Does Continuity in Weak Operator Topology imply Continuity in Strong Operator Topology?

Solution 1:

Here's a proof that $T$ is continuous in the strong operator topology. As noted in the question, for each $x\in X$, the map $t\mapsto T_tx$ is right-continuous under the weak topology, and norm-bounded on each bounded interval. To complete the proof given in the question for an arbitrary Banach space, we just require the following lemma.
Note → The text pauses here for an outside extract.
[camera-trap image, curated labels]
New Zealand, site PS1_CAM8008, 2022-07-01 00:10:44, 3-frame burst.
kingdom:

Lemma: Let $X$ be a Banach space, $a < b\in\mathbb{R}$, and $f\colon[a,b]\to X$ be weakly right-continuous and norm-bounded. Then, there is a (unique) $y\in X$ such that $$ x^*(y)=\int_a^b x^*(f(t))\,dt $$ for all $x^*\in X$.

We can write $y=\int_a^bf(t)\,dt$, which is the Bochner integral. Rather than defining $L_r$, we can define $y_r(x)\in X$ directly as $y_r(x)=\frac1r\int_0^rT_tx\,dt$, which satisfies $$ x^*(y_r(x))=\frac1r\int_0^r x^*(T_tx)\,dt $$ for all $x^*\in X^*$. So, the remainder of the proof given in the question follows through unchanged for arbitrary Banach spaces.
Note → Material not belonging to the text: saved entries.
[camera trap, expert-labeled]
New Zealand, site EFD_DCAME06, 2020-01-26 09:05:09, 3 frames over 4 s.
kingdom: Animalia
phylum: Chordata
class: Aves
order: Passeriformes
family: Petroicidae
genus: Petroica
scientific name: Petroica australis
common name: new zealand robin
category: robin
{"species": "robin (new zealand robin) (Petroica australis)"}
The main step in proving the lemma above is the Pettis measurability theorem. For a measurable space $(E,\mathcal{E})$ and Banach space $X$, a function $f\colon E\to X$ is called simple if it is of the form $f(t)=\sum_{k=1}^n1_{t\in E_k}x_k$ for $E_k\in\mathcal{E}$ and $x_k\in X$, and $f$ is said to be strongly $\mathcal{E}$-measurable if there is a sequence $\{f_n\colon n=1,2,\ldots\}$ of simple functions converging pointwise to $f$. A function $f\colon E\to X$ is separably valued if its image is contained in a separable subspace of $X$.

Theorem (Pettis): Let $(E,\mathcal{E})$ be a measurable space, $X$ a Banach space, and $f\colon E\to X$. The following are equivalent

1. $f$ is strongly $\mathcal{E}$-measurable.
2. $f$ is separably valued and $t\mapsto x^*(f(t))$ is $\mathcal{E}$-measurable for each $x^*\in X^*$.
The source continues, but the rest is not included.